Retour Portugal : les mesures d’austérité représentent une menace grave pour les droits de l'homme

Lisbonne, 09/05/2012 – « Les mesures d'austérité budgétaire mises en œuvre au Portugal ont porté atteinte de manière disproportionnée aux droits de l'homme des groupes sociaux les plus vulnérables, en particulier des enfants, des personnes âgées et des Roms. Je salue les efforts déployés par le gouvernement pour atténuer l'impact de la crise financière, notamment au moyen du programme « d'urgence sociale » lancé fin 2011. Il est cependant nécessaire d'agir de manière plus déterminée et systématique pour protéger et respecter pleinement les droits sociaux et économiques inscrits dans les instruments par lesquels le Portugal est lié », a déclaré le Commissaire aux droits de l'homme du Conseil de l'Europe, Nils Muižnieks, à l'issue d'une visite de trois jours à Lisbonne.

Au cours de sa visite, le Commissaire a pris note avec inquiétude d'informations selon lesquelles plus de 20 % des enfants et des personnes âgées seraient considérés comme exposés au risque de pauvreté. En outre, si le taux de chômage officiel dans le pays était estimé à 14 % en 2011, le chômage des jeunes aurait atteint 34 % début 2012. « Cette situation remet en cause la cohésion sociale du pays et ses importantes réalisations en matière de droits de l'homme. Le Portugal est l'un des Etats parties à la Charte sociale européenne, en vertu de laquelle il s'est engagé à protéger efficacement toutes les personnes se trouvant ou risquant de se trouver en situation d'exclusion sociale ou de pauvreté. L'emploi, le logement, l'éducation et l'assistance sociale et médicale sont des droits sociaux vitaux qui ne peuvent être ignorés, pas même en période de crise économique. »

Le Commissaire Muižnieks a été informé qu'au Portugal, de plus en plus d'enfants interrompent leur scolarité pour chercher un emploi et tenter de subvenir à leurs besoins et à ceux de leur famille. « Les mesures adoptées auparavant avaient permis de réduire considérablement les cas signalés de travail d'enfants. J'exhorte le gouvernement à faire tout son possible et à mobiliser les institutions compétentes, comme la Commission nationale pour la protection des enfants et des jeunes en danger, pour éviter la résurgence du travail et de l'exploitation des enfants. »

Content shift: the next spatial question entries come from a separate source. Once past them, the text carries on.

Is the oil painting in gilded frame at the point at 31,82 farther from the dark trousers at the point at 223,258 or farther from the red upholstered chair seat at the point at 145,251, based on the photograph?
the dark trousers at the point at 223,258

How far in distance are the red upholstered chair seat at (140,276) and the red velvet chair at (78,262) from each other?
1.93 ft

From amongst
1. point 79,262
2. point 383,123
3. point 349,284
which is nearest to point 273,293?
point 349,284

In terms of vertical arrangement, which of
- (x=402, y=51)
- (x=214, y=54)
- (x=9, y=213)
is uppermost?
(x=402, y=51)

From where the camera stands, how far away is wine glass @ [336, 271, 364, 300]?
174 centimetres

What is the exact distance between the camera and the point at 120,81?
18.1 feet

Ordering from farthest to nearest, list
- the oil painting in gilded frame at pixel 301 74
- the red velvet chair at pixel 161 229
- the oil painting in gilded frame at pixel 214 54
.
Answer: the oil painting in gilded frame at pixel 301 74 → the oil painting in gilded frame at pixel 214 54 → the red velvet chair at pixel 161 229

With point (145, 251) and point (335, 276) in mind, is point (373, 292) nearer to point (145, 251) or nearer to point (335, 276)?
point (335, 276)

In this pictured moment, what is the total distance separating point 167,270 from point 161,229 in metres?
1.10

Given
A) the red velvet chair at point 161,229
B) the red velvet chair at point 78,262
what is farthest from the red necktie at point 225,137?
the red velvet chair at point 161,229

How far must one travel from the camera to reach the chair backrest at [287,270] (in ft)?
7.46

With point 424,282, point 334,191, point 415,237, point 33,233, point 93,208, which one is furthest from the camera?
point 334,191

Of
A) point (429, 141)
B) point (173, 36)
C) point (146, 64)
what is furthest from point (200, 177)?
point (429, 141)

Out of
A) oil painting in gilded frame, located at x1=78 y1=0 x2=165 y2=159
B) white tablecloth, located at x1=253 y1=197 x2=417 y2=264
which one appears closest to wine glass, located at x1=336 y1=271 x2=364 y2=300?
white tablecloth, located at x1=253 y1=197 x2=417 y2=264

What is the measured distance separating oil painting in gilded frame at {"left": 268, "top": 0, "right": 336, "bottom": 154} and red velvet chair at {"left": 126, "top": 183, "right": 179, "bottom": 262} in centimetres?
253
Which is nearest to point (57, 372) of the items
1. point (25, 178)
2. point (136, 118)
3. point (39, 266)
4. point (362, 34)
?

« Plusieurs de mes interlocuteurs, dont l'Ombudsman, ont confirmé que les personnes âgées connaissent de graves difficultés. Les retraites ont été gelées, alors que les frais d'hospitalisation et le prix des transports publics ont augmenté. J'ai constaté avec satisfaction que le ministre de la Solidarité et de la Sécurité sociale est pleinement conscient de cette situation. Les mesures « d'urgence sociale » adoptées en 2011 pour atténuer les effets néfastes de la crise sur les groupes sociaux vulnérables, comme les personnes âgées, vont dans le bon sens. Il faudrait accorder la priorité à la protection sociale de ces groupes, qui devrait s'appuyer sur un système complet de collecte de données capable de fournir des études d'impact fiables, et sur des filets de sécurité sociale protégeant les droits de l'homme et la dignité de toutes les personnes dans le besoin. »

Le Commissaire a pris note de la stratégie nationale en faveur des Roms pour 2012. « J'encourage le gouvernement à concrétiser cette initiative en y consacrant les ressources humaines et financières nécessaires. Je reste cependant très préoccupé par des informations indiquant qu'au Portugal, une grande partie des Roms continuent de subir une discrimination et une ségrégation institutionnalisées et de vivre dans des conditions déplorables. J'appelle les autorités à remédier pleinement aux violations graves concernant les droits des Roms en matière de logement constatées par le Comité européen des Droits sociaux dans la décision qu'il a rendue l'an dernier en l'affaire Centre Européen des Droits des Roms (CEDR) c. Portugal ». Le Commissaire a également souligné la nécessité de poursuivre et de renforcer le programme des médiateurs roms et de le compléter par des mesures ciblées visant à éliminer la discrimination dans tous les domaines.

Enfin, le Commissaire Muižnieks a salué la décision des autorités de ne pas réduire le budget du bureau de l'Ombudsman. « C'est une reconnaissance claire du travail effectué par les institutions nationales des droits de l'homme indépendantes et de leur précieuse contribution à la protection des droits de l'homme et de l'Etat de droit. Ces structures nationales sont indispensables, aussi bien en temps de crise qu'en période de prospérité. »

Le rapport du Commissaire sur sa visite au Portugal sera publié prochainement.